What to work on: Set down the stretch of the no-gi Judo thread below from "As far as whether" through "down. By miles.", word for word.

# Question on No gi Judo



## AJH40 (Feb 19, 2014)

Hello everyone,

Do most or all MMA gyms that offer Judo, train no gi techniques? I'm near a mma place called, " Manassas Mixed Martial Arts" in Manassas, VA and they offer Judo there. Has anyone gone there or heard about it, if so how is it and is their Judo no-gi? Also, I'm considering doing MMA for self-defense and possibly competition, would being 25, being in decent health and no fighting experience be a good place to start mma training? 

Thanks,


----------



## jks9199 (Feb 19, 2014)

Loosely familiar with them.  They bought Olympus Gym several years ago, and shifted the emphasis to the fight club, and eventually went out of business there.  They transitioned to the current place when Olympus/RAGE Fight Club closed.  The staff is skilled and competent, and they've had several fighters with local reputations.  I'm personally a little turned off by the general "we're superior, everyone else is trash" tone of much of their web site.  I wouldn't let that rule them out; it could simply be questionable marketing advice.  If you want to compete... I'd definitely check 'em out.

However...  MMA for self defense...  It's got pros and cons.  Honestly, it's been hashed and rehashed, and I'd encourage you to read some of the threads in the General Self Defense forum here about it.


----------



## Chris Parker (Feb 20, 2014)

AJH40 said:


> Hello everyone,
> 
> Do most or all MMA gyms that offer Judo, train no gi techniques? I'm near a mma place called, " Manassas Mixed Martial Arts" in Manassas, VA and they offer Judo there. Has anyone gone there or heard about it, if so how is it and is their Judo no-gi? Also, I'm considering doing MMA for self-defense and possibly competition, would being 25, being in decent health and no fighting experience be a good place to start mma training?
> 
> Thanks,



Judo is done with gi. I have seen it occasionally trained without it, but there really isn't such a thing as "no-gi Judo"... Judo is Judo, and it is trained and competed in in gi. Typically a number of MMA gyms that I've come across that claim Judo in their mix are only really referring to a range of throws within their repertoire that are copied or borrowed from Judo (or similar to what's seen there, at least), rather than actually teaching Judo itself, so don't take the simple use of the name as an indication that you're actually learning Judo there. Of course, that's only important if you want to specifically learn Judo... and, at this place, it certainly seems to be teaching Judo itself (separate to the MMA and BJJ curriculums, with separate ranking, as it should be). I highly doubt that the Judo classes will really do much no-gi other than occasionally pointing out how your grip might change without it.

As far as whether or not your list is a good place to start, honestly, it's neither here nor there. The only important thing is that you are motivated, interested, and committed. I'm not getting into "MMA for self defence" here, just saying that, if you're committed to the training, put in effort, are motivated and interested, that trumps anything you've put down. By miles.


----------

Data:
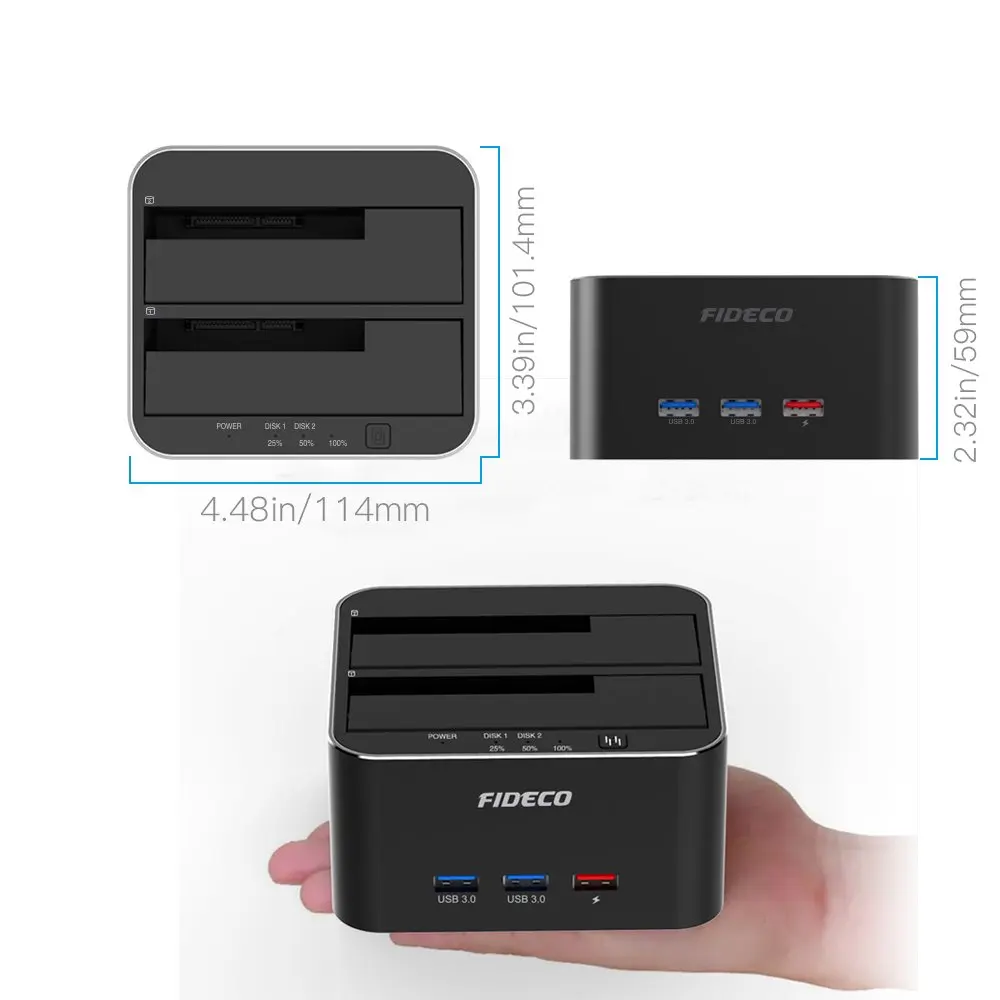 FIDECO Usb External Duplicator 12V 3A Dual Bay Sata Hard Drives Disk Dock Clone Usb 3.0 Hub Hdd Docking Station Clone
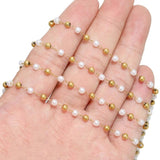 1m Stainless Steel Pearl Beads Necklace Chains DIY Jewelry Accessories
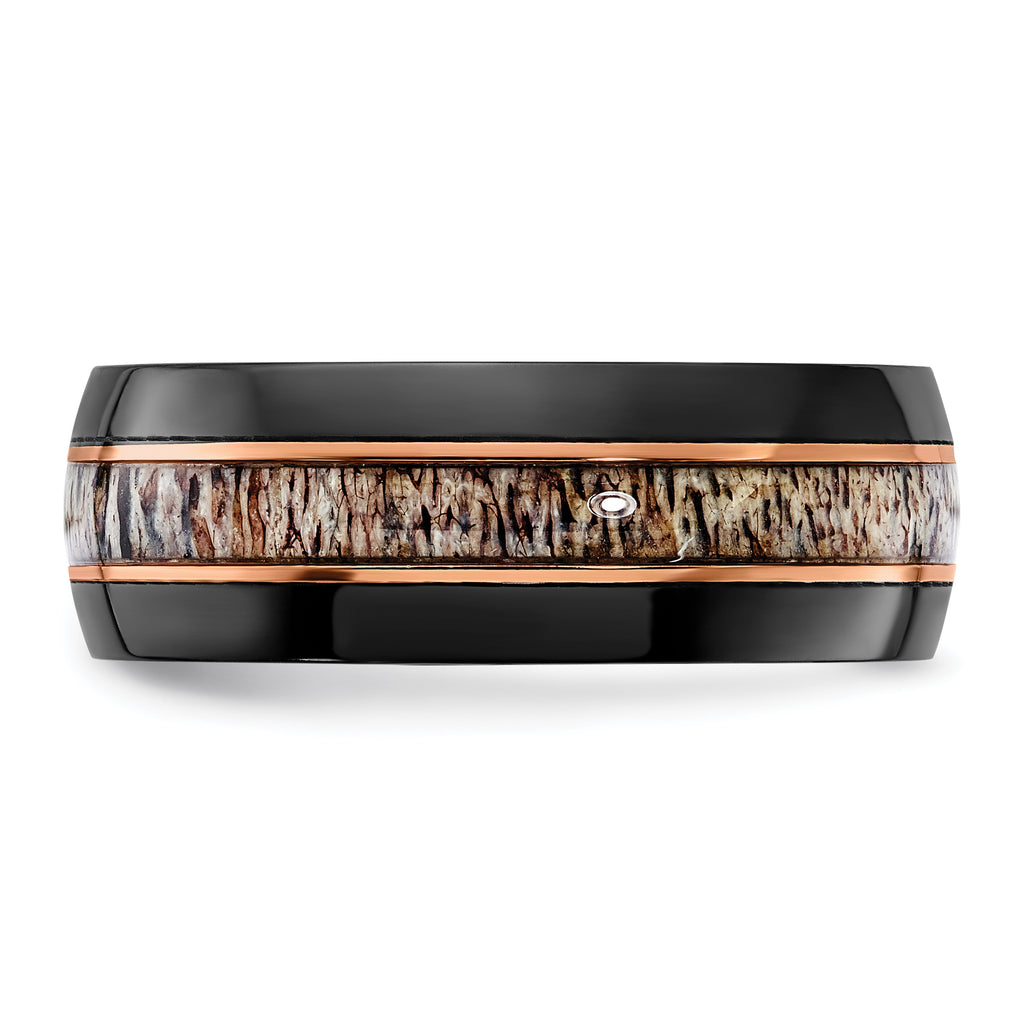 Black Zirconium Polished Rose IP-plated with Antler Inlay 8mm Band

Solution to this exercise:
As far as whether or not your list is a good place to start, honestly, it's neither here nor there. The only important thing is that you are motivated, interested, and committed. I'm not getting into "MMA for self defence" here, just saying that, if you're committed to the training, put in effort, are motivated and interested, that trumps anything you've put down. By miles.